LISTED RECORDS: Begin

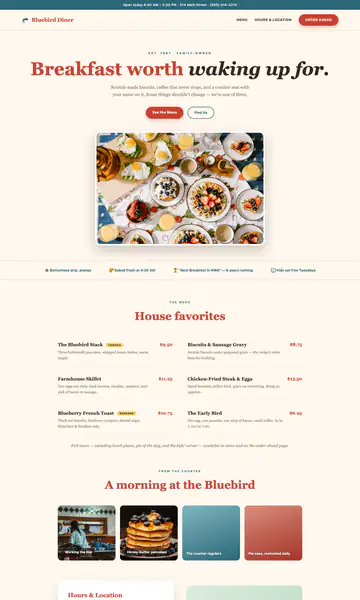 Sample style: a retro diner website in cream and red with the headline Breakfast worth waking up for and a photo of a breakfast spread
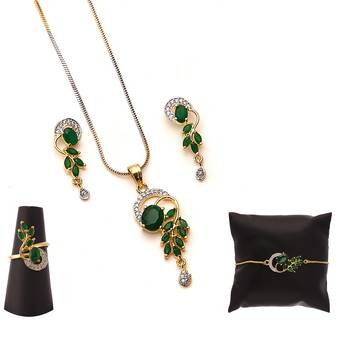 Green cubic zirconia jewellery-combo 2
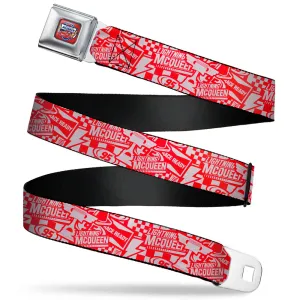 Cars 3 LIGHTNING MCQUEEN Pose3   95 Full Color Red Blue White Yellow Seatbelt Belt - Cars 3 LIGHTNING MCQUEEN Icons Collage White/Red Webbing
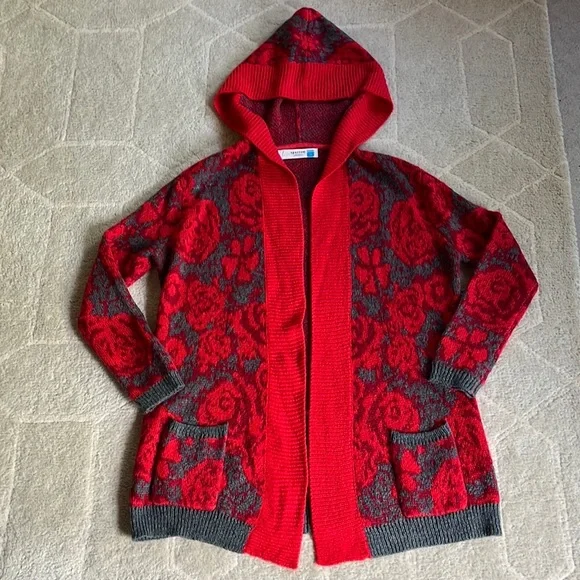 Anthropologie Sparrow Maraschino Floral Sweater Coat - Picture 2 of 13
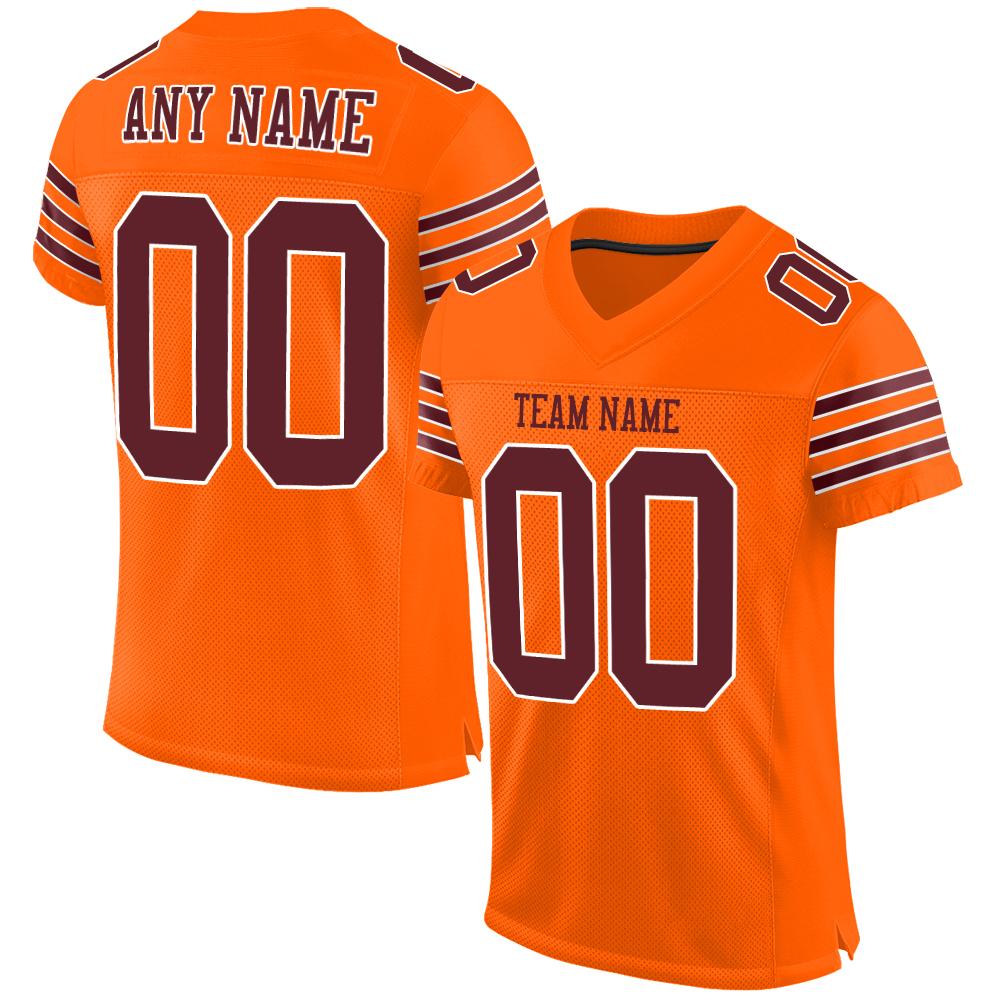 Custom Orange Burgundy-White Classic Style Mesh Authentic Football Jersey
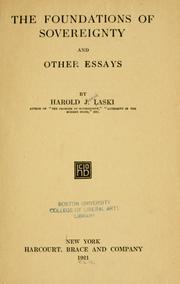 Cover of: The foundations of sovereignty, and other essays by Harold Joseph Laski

LISTED RECORDS: End
LISTED RECORDS: Begin

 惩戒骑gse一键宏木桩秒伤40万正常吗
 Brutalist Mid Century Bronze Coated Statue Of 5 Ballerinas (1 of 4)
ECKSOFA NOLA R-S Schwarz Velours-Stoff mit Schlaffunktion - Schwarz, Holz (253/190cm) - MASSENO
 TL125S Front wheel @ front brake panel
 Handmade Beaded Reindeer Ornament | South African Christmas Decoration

LISTED RECORDS: End
LISTED RECORDS: Begin

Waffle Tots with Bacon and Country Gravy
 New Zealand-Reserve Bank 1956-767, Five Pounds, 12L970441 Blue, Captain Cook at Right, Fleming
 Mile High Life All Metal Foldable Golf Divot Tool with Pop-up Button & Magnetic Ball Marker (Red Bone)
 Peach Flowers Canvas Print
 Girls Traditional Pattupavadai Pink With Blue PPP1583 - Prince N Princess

LISTED RECORDS: End

__REQUIREMENT__:
Repeat, exactly as they stand above, the lines from the line with "ECKSOFA NOLA R-S" to the line with "Handmade Beaded Reindeer", both lines included.

__TASK OUTPUT__:
ECKSOFA NOLA R-S Schwarz Velours-Stoff mit Schlaffunktion - Schwarz, Holz (253/190cm) - MASSENO
 TL125S Front wheel @ front brake panel
 Handmade Beaded Reindeer Ornament | South African Christmas Decoration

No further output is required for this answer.